Love China or Love Zhonghua, January 19:
Cigarette ads: patriotic or simply advertising? Shanghai lawmakers would like to ban billboards by Shanghai Tobacco Corporation. The billboards ask people to love China (???? Ai Wo Zhonghua, or “Love my China”), but Zhonghua is also the name of one of Shanghai Tobacco’s brands. The Shanghai People’s Congress says the billboards are tobacco advertising and should be banned, but Shanghai Tobacco says they are public service announcements and should be allowed to stay … One has to question the motives of Shanghai legislators. China has signed the World Health Organization’s Framework Convention on Tobacco Control, committing it to banning all tobacco promotion by 2010. But one has to wonder if that’s the legislators’ true motive. There is another event in 2010 that is probably more important – the Shanghai World Expo. The Expo’s slogan is “Better City – Better Life,” and a city with thinly veiled cigarette ads could be viewed as going against the Expo’s spirit.

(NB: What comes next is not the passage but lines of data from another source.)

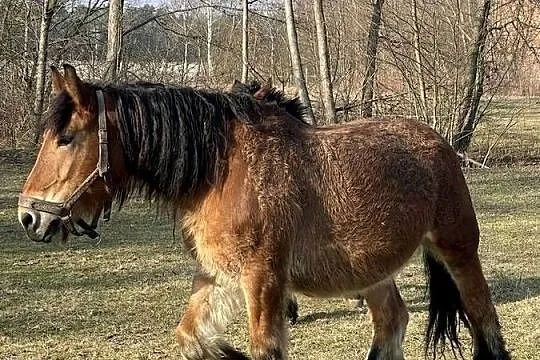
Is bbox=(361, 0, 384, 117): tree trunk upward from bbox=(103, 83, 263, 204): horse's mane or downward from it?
upward

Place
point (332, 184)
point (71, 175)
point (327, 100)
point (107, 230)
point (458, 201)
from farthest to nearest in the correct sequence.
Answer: point (327, 100), point (107, 230), point (458, 201), point (332, 184), point (71, 175)

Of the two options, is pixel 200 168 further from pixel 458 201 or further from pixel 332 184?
pixel 458 201

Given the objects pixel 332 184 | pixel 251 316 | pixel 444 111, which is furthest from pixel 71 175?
pixel 444 111

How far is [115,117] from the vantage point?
368 cm

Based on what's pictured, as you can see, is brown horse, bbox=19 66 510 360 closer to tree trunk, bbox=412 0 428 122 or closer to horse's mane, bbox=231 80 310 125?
horse's mane, bbox=231 80 310 125

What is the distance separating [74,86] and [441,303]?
2708mm

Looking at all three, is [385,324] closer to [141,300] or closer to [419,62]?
[141,300]

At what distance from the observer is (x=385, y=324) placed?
4895 mm

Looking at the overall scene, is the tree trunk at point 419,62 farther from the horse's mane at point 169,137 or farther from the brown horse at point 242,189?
the horse's mane at point 169,137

Here comes the 3G era (finally), January 8:
Most believe that TD-SCDMA will be a qualified success in China given its strong government backing and the fact that industry leader China Mobile has been tasked with running the network. I’ll leave the opining on the fate of TD-SCDMA to real experts. What I will say is that the 3G rollout may serve as an important case study of China’s hybrid economic model. Over the next few years, we will see first-hand what happens when an authoritarian government saddles one of its flagship companies with an inferior technology and pawns that off on the public with handset subsidies, “experience centers” and kind-of-lame marketing. Will consumers be patient with TD-SCDMA’s growing pains? Will they race en masse to one of China Mobile’s competitors? Or… will they even care? That’s got to be the question keeping people up at night.